La posture classique d’un certain « anti-libéralisme » consiste à dénoncer dans l’offensive néolibérale une marchandisation du monde et à lui opposer la défense des services publics nationaux pour les uns et des biens publics mondiaux pour les autres. Autant dire que la lutte politique se maintient sur un terrain bien connu où s’affrontent le Marché et l’État. Les « antilibéraux », sans trop le savoir ou sans trop s’en inquiéter, s’installent en fait sur le terrain de l’adversaire lorsqu’ils prennent fait et cause pour la production de services par l’État au nom d’une opposition qui s’est constituée précisément pour faire du marché la règle et de l’État l’exception. Ce travers est aussi pénalisant que l’aveuglement volontaire à l’égard des pratiques bureaucratiques étatiques au prétexte qu’il ne faudrait pas faire le « jeu du marché ». On sait pourtant que ce genre de raisonnement a coûté historiquement aux « forces de progrès » : un discrédit durable.

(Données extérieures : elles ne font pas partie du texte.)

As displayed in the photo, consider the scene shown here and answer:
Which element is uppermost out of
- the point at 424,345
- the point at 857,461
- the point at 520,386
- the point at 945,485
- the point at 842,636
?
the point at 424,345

Sortir du capitalisme néolibéral, c’est aussi sortir de ce double jeu du Marché et de l’État, c’est définir une politique qui ne confondrait plus l’opposition à la marchandisation et la promotion de l’administration bureaucratique. Cette tâche est aujourd’hui d’autant plus nécessaire que le néolibéralisme montre tous les jours que le Marché et l’État désignent, non des entités indépendantes engagées dans un « face à face » planétaire pour la suprématie, mais des processus profondément enchevêtrés et des logiques étroitement imbriquées.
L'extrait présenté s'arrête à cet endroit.